Conseguenza che, nel caso della pugile Angela Carini e della sua sfidante Imane Khelif, raggiunge livelli da record. L’incontro tra le due sarà pure durato meno di un minuto, ma sul ring del discorso pubblico sembra non finire più. Per quanto preciso nella configurazione binaria di uno contro uno, non mi stupirei se venisse fuori che è un caso messo in scena da Elon Musk in persona per far litigare più persone possibile su Twitter, a partire da JK Rowling e finendo su Maddalena Corvaglia.

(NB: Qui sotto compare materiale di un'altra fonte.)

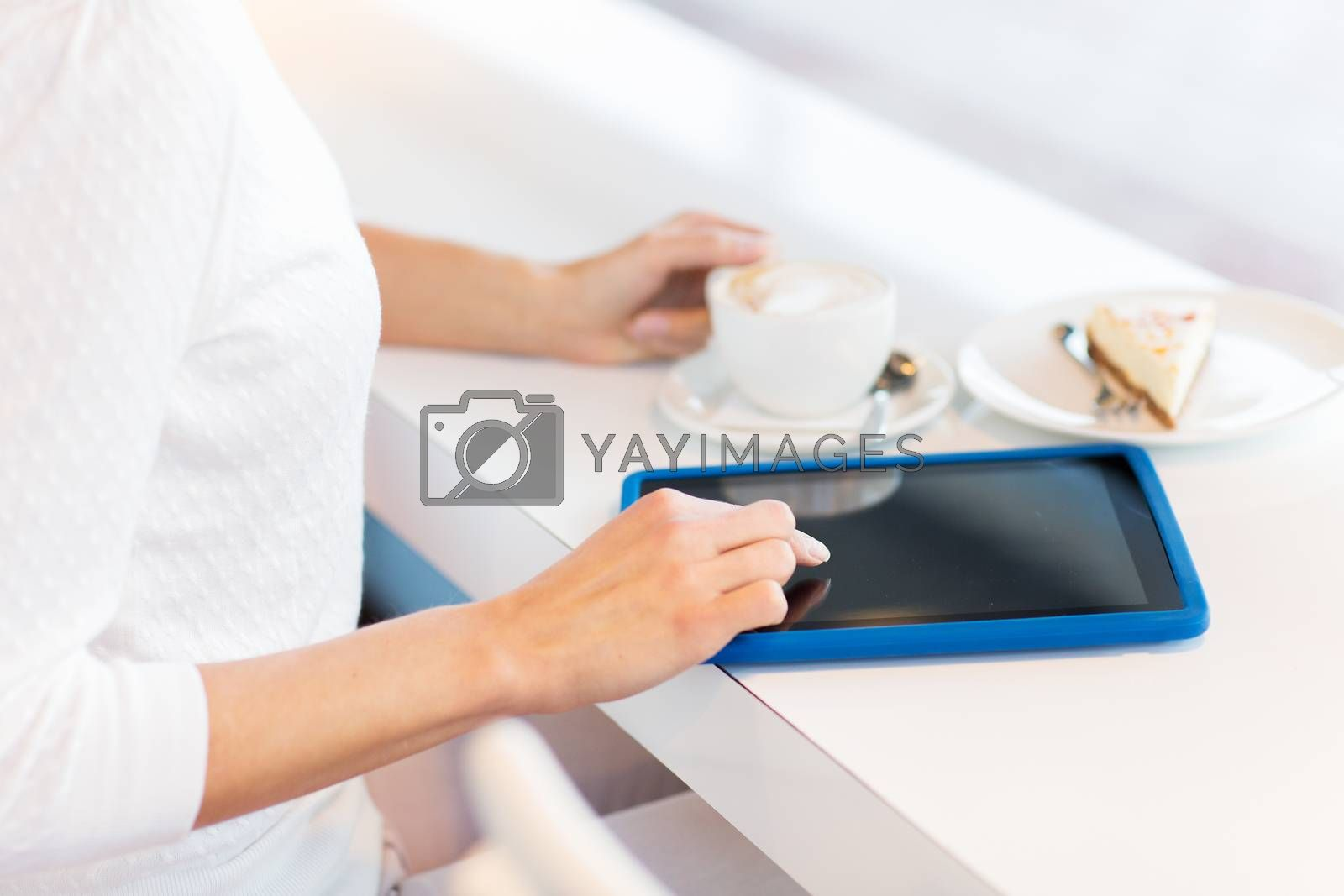 leisure, people, technology and lifestyle concept - close up of young woman hands with tablet pc computer drinking coffee and eating cake at cafe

Perché tra la diatriba sull’identità di genere, l’intersessualità, il piagnisteo, le informazioni errate diffuse da profili istituzionali e la teoria paradossale dell’ex velina bionda secondo cui se un uomo si sente coccinella ha il diritto di stare nel nostro giardino, i pugni ce li siamo dati in faccia tutti assieme appassionatamente. Intanto, non si vedevano tutti questi cromosomi da quando a scuola si studiavano i piselli odorosi di Mendel, e arrivare a una conclusione sensata sembra una disciplina più complessa del triathlon nella Senna con l'Escherichia coli, che però forse non c’era, ma questo è un altro discorso, un'altra posizione.

Armand Duplantis si fionda dalla fidanzata dopo il record mondiale di salto con l’asta, ed è portavoce del romanticismo, lui che è un incrocio perfetto tra Timothée Chalamet e Jeremy Allen White. Thomas Ceccon fa un pisolino sdraiato a terra come uno studente in InterRail e diventa sponsor degli eterni stanchi con le occhiaie.

Il podio con Alice D'Amato, Zouh Yaqin e Manila Esposito

Zhou Yaqin, argento nella trave, sale sul podio insieme alle italiane D’Amato ed Esposito. Quando le due ragazze mordono la medaglia, l’atleta cinese le imita con una mossa così tenera da sembrare un cartone animato. C’è chi, prontamente, trasforma la scena in un disegno, c’è chi, invece, ipotizza: «E se quell’ingenuità fosse il sintomo del clima di terrore in cui vive la ragazza in Cina?».

Anche lei, senza volerlo, è diventata il simbolo di qualcuno o di qualcosa. Anche lei, come tutti in queste Olimpiadi, sta partecipando a una competizione che si gioca da casa e per cui è difficile vincere l’oro, perché a spararla grossa c’è sempre qualcuno che supera il campione in carica.